Reflection
Rev Dr Hye Kyung Heo
August 31, 2017
In Kay’s Lucky Coin Variety, the main character, Mary, struggles to understand her Korean immigrant parents, and finally comes to appreciate the very things that she once renounced and felt disconnected from as a child. I felt empathy for Joon-Ho’s tragic incident of plagiarism which caused him to be expelled from the university because I have witnessed several Korean students fall into the same kind of trouble. That may be the reason why I wished Mary’s empathetic defence for Joon-Ho was persuasive enough to save him, but in reality I knew that would not be enough. Joon-Hoo is the victim of a social class which holds a distorted value system that views “success” only based upon prosperity and fame.
Mary’s encounters with people in the store from different backgrounds help her to see beauty in each individual.

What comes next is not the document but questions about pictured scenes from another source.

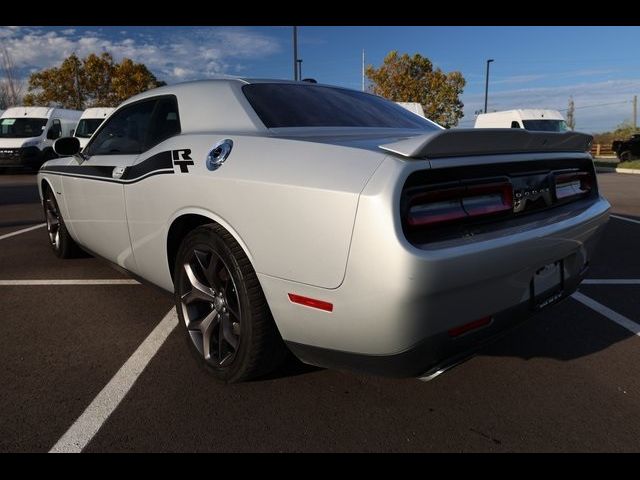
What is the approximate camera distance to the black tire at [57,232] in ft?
14.9

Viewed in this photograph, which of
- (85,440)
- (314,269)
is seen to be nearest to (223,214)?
(314,269)

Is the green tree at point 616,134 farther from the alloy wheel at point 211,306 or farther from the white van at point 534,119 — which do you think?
the alloy wheel at point 211,306

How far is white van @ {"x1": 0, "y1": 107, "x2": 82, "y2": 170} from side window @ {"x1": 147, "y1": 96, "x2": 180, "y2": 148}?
52.2ft

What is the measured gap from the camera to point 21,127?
17.5 meters

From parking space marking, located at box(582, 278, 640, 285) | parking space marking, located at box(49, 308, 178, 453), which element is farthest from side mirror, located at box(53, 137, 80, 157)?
parking space marking, located at box(582, 278, 640, 285)

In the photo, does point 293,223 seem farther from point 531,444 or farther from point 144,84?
point 144,84

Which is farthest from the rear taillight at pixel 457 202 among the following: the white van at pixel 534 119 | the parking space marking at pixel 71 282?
A: the white van at pixel 534 119

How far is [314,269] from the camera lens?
71.8 inches

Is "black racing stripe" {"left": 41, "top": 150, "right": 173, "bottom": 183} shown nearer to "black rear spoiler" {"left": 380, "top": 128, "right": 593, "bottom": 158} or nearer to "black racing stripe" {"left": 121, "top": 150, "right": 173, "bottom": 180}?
"black racing stripe" {"left": 121, "top": 150, "right": 173, "bottom": 180}

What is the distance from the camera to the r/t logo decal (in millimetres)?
2451

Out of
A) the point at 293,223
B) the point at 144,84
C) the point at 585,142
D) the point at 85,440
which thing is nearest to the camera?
the point at 293,223

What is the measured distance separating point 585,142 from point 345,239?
5.48 feet

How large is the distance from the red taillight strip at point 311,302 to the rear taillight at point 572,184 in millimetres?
1383
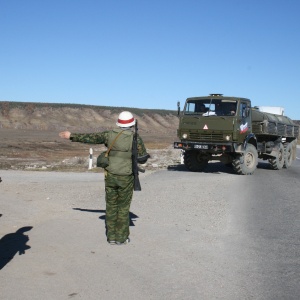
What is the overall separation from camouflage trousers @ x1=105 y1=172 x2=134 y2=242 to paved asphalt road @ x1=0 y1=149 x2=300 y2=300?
7.9 inches

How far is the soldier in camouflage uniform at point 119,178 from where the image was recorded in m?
6.70

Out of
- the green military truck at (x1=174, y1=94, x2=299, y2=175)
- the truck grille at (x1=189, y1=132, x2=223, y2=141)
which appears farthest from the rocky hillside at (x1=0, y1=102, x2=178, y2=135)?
the truck grille at (x1=189, y1=132, x2=223, y2=141)

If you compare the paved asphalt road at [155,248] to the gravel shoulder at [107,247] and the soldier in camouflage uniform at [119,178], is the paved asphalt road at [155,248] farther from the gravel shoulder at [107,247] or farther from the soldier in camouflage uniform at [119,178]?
the soldier in camouflage uniform at [119,178]

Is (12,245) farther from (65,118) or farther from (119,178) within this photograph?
(65,118)

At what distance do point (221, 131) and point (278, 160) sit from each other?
5.28 meters

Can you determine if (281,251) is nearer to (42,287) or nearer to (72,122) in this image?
(42,287)

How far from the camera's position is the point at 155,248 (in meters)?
6.64

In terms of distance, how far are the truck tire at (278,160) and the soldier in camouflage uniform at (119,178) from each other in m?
16.2

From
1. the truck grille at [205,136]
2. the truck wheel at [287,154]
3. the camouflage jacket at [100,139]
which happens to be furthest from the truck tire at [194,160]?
the camouflage jacket at [100,139]

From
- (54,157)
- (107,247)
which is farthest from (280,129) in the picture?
(107,247)

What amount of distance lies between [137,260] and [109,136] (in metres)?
1.77

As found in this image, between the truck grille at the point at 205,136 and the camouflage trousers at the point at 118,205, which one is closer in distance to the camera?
the camouflage trousers at the point at 118,205

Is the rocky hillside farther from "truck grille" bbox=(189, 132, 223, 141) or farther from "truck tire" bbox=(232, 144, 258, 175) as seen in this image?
"truck grille" bbox=(189, 132, 223, 141)

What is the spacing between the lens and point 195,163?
66.2 feet
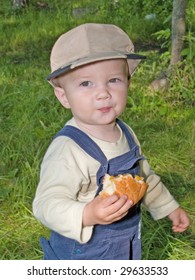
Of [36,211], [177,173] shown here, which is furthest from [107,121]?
[177,173]

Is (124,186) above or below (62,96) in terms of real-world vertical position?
below

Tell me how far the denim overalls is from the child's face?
0.08m

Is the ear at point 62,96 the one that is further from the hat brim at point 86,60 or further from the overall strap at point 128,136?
the overall strap at point 128,136

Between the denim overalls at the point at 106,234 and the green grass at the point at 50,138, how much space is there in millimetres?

Her mother’s friendship with a local homeless man, allows her to see the importance of compassion and acceptance. People of diverse backgrounds, in other words, can come together to coexist in a community. The climax of the story is when Mary finds that she desires to know about her mother. She also discovers just how much she and her mother had in common, along with her grandmother who passed away. The three generation of women, for example, all enjoy writing and have a natural talent for it.
Josh, Mary’s younger brother, helps her realize that it is their mother’s dream for the betterment of her children that enabled her to leave her home country and work as hard as she did in their store. Interestingly, after the graduation ceremony Mary insists she and her father have to hurry back to the store to give Josh a break. She is no longer ashamed of her heritage or identity as a Korean-Canadian woman. The day of her graduation is certainly the day of emancipation for Mary. She is a free woman, no longer bound by her past or guilt. She no longer needs to take refuge in Will, the imaginary personification of her ideal man. She no longer lets herself be victimized by her pains and scars from the past. Rather, Mary chooses the route to pursue her dream to be a writer. She courageously steps into the future and cherishes people and their life stories. She is born again as a new, mature woman who shamelessly writes and shares her stories with others in the form of poetry, short stories, and eventually novels.